What you will do = Can you edit the record lines that open with the line containing "From where the" and close with the line containing "1537 centimetres" so that "how far is" becomes "what is the distance to", then return only those lines with nothing else changed?

Provided records =
________________________
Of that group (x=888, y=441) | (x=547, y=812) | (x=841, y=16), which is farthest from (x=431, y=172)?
________________________
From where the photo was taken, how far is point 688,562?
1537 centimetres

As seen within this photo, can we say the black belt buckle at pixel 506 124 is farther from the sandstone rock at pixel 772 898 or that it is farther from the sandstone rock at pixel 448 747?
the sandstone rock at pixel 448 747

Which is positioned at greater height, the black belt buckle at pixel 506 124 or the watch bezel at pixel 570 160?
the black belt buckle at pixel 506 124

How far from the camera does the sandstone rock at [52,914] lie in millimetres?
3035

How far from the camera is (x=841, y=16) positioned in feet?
________________________
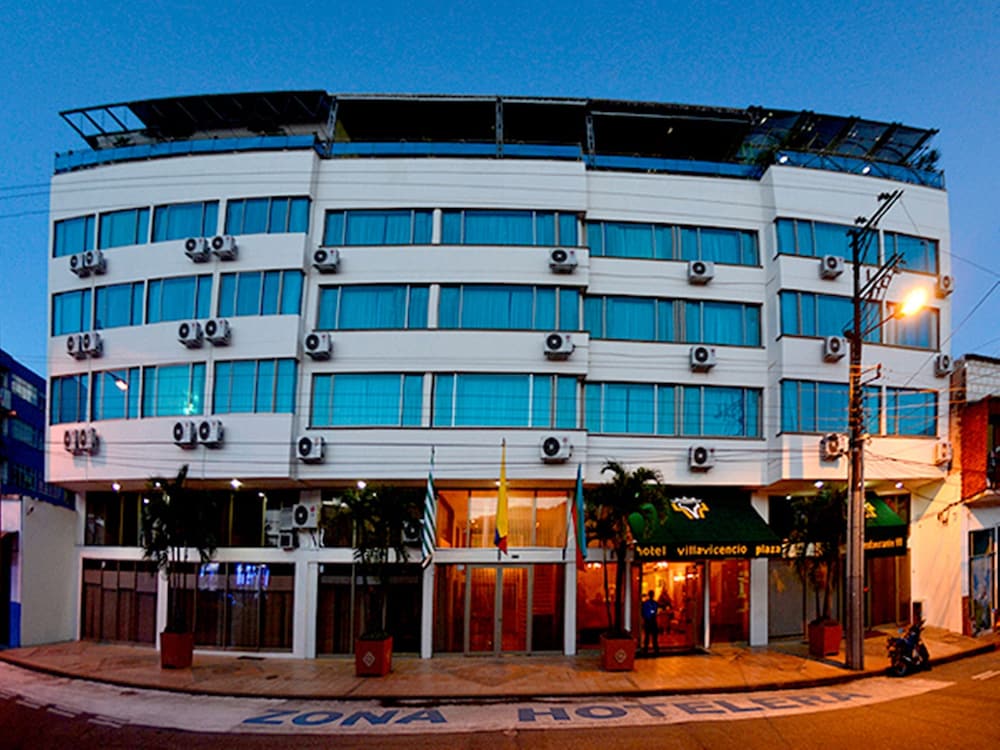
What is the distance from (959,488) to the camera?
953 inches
________________________
The result =
From where the photo was taken, what is the distance to point 688,562?
1537 centimetres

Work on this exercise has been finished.